- [Written request]: Pull out every line below that contains the word "choices", matching its case exactly.

- [Data for this task]:
===============
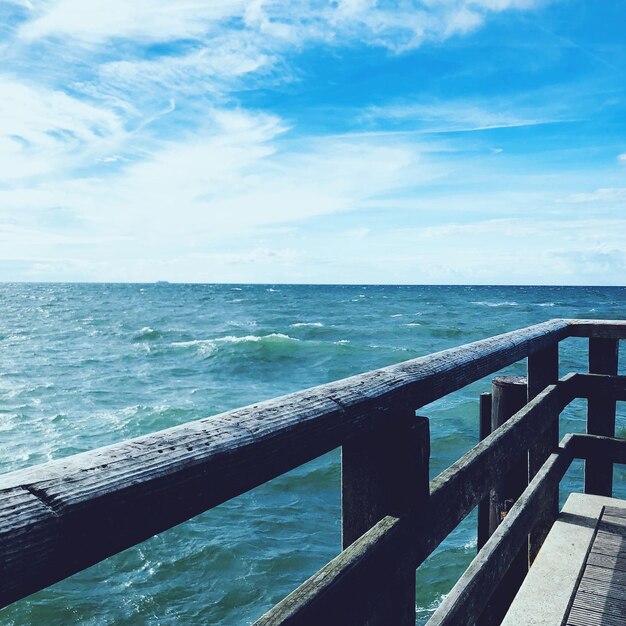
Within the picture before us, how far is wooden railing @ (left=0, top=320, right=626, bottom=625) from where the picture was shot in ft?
2.50

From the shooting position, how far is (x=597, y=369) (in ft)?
12.8

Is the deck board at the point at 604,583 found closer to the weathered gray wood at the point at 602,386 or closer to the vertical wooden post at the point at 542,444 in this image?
the vertical wooden post at the point at 542,444

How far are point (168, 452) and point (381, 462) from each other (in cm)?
70

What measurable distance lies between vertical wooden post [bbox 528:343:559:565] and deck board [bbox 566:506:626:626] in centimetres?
27

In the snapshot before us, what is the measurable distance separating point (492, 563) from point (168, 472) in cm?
166

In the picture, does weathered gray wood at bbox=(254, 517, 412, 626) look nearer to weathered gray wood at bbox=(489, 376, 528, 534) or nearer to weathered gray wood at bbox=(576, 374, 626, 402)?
weathered gray wood at bbox=(489, 376, 528, 534)

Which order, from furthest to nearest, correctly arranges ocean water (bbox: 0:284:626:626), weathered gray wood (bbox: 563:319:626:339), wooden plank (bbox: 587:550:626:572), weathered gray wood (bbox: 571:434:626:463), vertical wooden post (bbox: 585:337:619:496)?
ocean water (bbox: 0:284:626:626) < vertical wooden post (bbox: 585:337:619:496) < weathered gray wood (bbox: 571:434:626:463) < weathered gray wood (bbox: 563:319:626:339) < wooden plank (bbox: 587:550:626:572)

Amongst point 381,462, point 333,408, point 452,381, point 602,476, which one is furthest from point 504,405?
point 333,408

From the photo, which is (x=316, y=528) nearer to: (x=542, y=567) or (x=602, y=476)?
(x=602, y=476)

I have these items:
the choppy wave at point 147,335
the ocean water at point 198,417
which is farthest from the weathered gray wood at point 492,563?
the choppy wave at point 147,335

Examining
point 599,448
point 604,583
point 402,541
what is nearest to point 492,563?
point 402,541

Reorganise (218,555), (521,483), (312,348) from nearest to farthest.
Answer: (521,483), (218,555), (312,348)

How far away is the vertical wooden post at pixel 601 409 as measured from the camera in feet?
12.7

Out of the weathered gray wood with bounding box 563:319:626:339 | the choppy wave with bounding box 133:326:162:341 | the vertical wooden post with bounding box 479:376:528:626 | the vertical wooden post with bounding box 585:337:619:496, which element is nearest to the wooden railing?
the vertical wooden post with bounding box 479:376:528:626
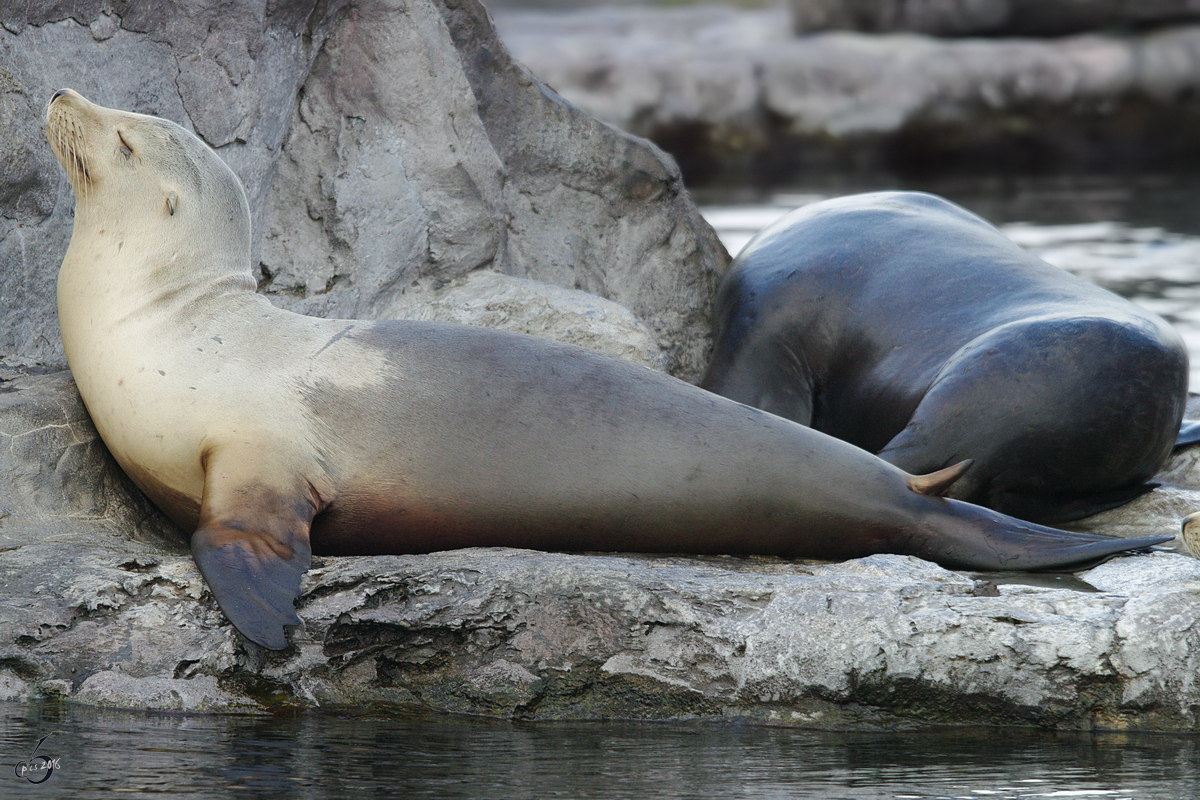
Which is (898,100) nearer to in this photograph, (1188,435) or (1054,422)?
(1188,435)

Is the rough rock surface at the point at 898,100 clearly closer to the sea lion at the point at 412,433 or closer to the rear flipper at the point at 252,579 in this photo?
the sea lion at the point at 412,433

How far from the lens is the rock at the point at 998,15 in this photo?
65.7ft

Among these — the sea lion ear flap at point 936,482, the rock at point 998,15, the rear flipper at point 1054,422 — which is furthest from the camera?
the rock at point 998,15

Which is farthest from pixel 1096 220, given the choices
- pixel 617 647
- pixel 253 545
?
pixel 253 545

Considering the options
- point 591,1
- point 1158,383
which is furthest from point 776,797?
point 591,1

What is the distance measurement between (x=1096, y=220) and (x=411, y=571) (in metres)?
12.1

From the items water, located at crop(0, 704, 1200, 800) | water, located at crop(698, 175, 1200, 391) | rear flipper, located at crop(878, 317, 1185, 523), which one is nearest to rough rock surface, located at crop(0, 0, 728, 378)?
rear flipper, located at crop(878, 317, 1185, 523)

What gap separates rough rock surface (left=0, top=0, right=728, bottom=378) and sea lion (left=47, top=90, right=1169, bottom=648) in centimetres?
52

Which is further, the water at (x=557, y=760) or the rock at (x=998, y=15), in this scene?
the rock at (x=998, y=15)

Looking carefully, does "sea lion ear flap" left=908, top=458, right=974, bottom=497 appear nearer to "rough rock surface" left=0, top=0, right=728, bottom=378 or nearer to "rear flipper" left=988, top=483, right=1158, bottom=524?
"rear flipper" left=988, top=483, right=1158, bottom=524

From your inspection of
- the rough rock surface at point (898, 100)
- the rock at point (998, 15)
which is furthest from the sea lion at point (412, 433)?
the rock at point (998, 15)

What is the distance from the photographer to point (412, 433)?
371cm

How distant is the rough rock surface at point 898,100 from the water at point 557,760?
16469 millimetres

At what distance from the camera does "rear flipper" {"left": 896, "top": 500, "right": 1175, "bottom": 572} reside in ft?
11.8
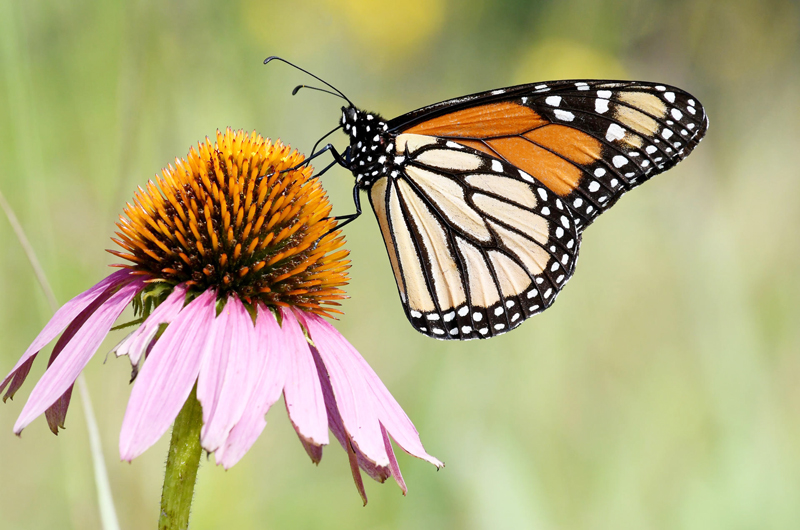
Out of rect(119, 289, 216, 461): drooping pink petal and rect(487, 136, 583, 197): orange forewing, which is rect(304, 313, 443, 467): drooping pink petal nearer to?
rect(119, 289, 216, 461): drooping pink petal

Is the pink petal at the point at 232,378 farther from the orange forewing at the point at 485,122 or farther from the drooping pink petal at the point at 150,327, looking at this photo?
the orange forewing at the point at 485,122

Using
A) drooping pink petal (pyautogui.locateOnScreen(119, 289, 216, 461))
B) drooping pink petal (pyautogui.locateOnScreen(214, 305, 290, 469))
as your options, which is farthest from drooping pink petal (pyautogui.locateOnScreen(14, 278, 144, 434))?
drooping pink petal (pyautogui.locateOnScreen(214, 305, 290, 469))

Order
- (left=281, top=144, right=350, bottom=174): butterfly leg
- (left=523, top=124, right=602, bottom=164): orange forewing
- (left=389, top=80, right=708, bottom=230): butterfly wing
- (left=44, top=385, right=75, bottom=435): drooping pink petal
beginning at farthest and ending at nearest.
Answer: (left=523, top=124, right=602, bottom=164): orange forewing < (left=389, top=80, right=708, bottom=230): butterfly wing < (left=281, top=144, right=350, bottom=174): butterfly leg < (left=44, top=385, right=75, bottom=435): drooping pink petal

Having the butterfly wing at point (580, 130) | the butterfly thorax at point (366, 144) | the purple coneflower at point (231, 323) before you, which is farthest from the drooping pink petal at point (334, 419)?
the butterfly wing at point (580, 130)

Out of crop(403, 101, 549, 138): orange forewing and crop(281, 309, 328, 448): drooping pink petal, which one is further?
crop(403, 101, 549, 138): orange forewing

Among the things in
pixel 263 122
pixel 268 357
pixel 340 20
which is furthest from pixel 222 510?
pixel 340 20

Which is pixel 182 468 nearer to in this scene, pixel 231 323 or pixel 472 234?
pixel 231 323

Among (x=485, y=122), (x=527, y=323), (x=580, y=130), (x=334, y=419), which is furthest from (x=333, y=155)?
(x=527, y=323)
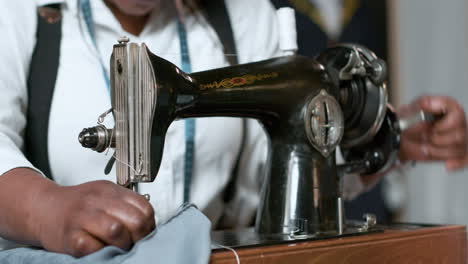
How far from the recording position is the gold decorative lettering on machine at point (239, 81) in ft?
2.45

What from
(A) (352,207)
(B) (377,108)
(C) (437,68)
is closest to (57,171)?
(B) (377,108)

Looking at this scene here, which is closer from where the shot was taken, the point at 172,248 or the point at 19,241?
the point at 172,248

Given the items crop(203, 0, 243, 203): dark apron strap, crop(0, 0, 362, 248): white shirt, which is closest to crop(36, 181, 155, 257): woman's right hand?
crop(0, 0, 362, 248): white shirt

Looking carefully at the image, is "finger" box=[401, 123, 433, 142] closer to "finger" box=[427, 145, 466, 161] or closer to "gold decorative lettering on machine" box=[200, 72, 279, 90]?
"finger" box=[427, 145, 466, 161]

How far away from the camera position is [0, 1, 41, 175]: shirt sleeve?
836 millimetres

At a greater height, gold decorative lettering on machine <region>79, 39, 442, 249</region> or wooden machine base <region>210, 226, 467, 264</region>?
gold decorative lettering on machine <region>79, 39, 442, 249</region>

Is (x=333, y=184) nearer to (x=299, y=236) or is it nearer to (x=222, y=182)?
(x=299, y=236)

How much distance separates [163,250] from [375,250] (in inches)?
12.1

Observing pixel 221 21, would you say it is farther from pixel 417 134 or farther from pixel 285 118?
pixel 417 134

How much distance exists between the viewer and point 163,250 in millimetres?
580

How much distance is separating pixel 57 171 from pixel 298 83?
0.36 meters

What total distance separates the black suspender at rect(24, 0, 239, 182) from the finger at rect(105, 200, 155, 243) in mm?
337

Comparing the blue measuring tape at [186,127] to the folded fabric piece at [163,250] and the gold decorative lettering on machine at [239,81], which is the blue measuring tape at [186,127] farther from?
the folded fabric piece at [163,250]

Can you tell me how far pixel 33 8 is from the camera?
0.91 metres
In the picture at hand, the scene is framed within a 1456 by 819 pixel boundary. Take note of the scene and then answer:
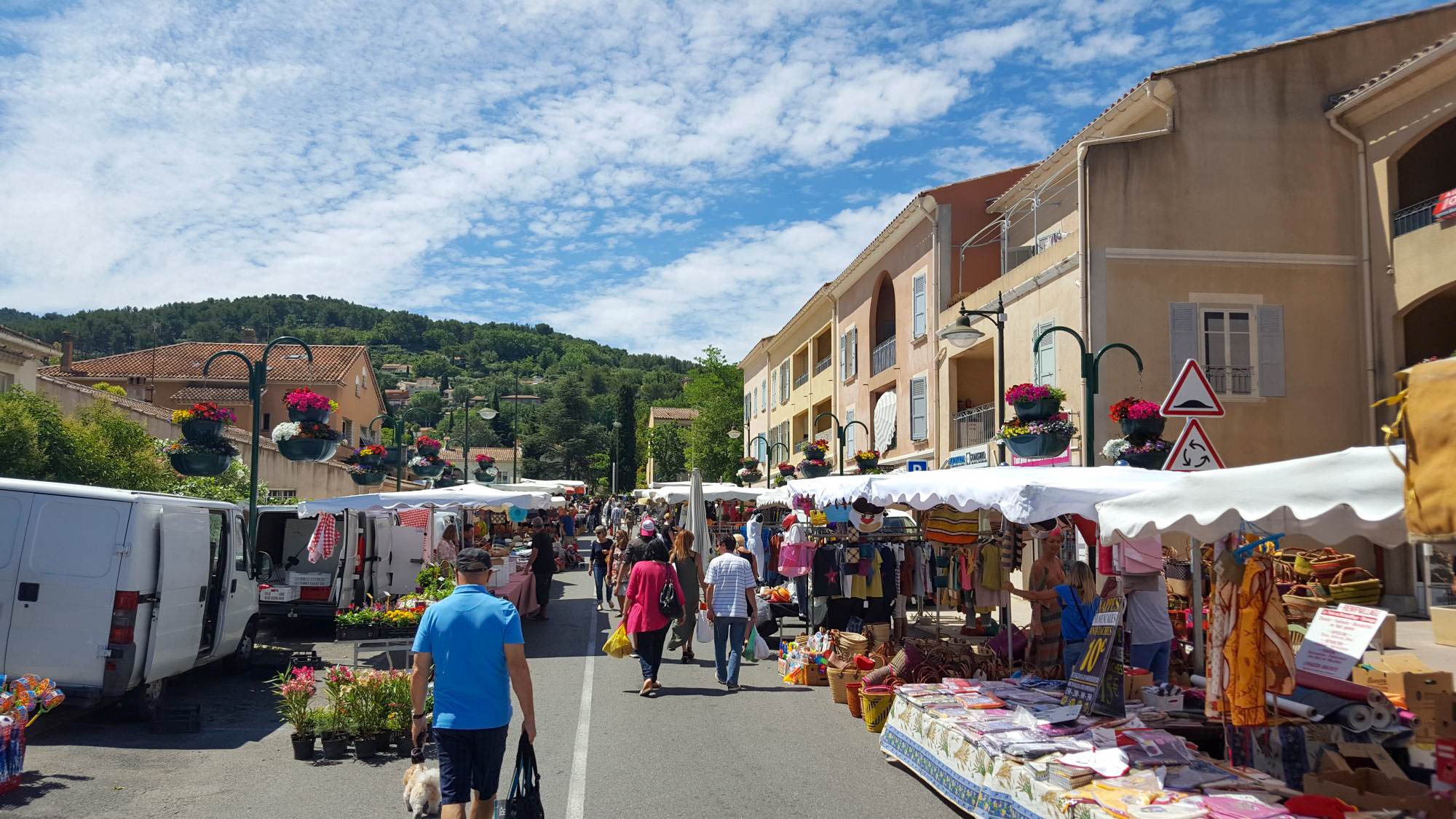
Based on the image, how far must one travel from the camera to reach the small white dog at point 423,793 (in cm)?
649

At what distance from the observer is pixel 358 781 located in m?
7.55

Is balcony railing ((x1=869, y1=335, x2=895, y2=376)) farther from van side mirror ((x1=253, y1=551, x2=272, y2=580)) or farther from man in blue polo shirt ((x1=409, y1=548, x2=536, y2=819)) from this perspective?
man in blue polo shirt ((x1=409, y1=548, x2=536, y2=819))

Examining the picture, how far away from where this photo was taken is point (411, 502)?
49.8 feet

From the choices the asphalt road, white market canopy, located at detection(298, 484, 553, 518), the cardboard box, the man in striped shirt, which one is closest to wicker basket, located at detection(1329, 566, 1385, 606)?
the asphalt road

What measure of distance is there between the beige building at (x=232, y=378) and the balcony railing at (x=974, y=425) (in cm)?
3222

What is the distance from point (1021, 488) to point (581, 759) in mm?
4165

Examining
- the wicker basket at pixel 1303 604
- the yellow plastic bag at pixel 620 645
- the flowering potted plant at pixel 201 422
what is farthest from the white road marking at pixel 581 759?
the wicker basket at pixel 1303 604

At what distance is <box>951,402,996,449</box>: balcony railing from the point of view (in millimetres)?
23188

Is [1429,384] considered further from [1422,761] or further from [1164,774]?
[1422,761]

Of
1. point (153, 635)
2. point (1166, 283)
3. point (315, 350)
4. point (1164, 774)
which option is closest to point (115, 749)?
point (153, 635)

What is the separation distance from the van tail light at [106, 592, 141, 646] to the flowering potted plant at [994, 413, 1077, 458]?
31.4ft

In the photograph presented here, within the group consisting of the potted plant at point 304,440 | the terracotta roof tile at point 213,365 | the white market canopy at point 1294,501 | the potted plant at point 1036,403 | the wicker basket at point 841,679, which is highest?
the terracotta roof tile at point 213,365

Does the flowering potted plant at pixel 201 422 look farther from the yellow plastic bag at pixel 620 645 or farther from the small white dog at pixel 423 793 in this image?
the small white dog at pixel 423 793

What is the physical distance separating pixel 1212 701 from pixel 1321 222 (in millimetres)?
===============
- [Final answer]:
Which is farthest from pixel 1096 220, given the choices
From the choices the asphalt road, white market canopy, located at detection(298, 484, 553, 518), the cardboard box, the man in striped shirt, which one is closest to wicker basket, located at detection(1329, 566, 1385, 606)?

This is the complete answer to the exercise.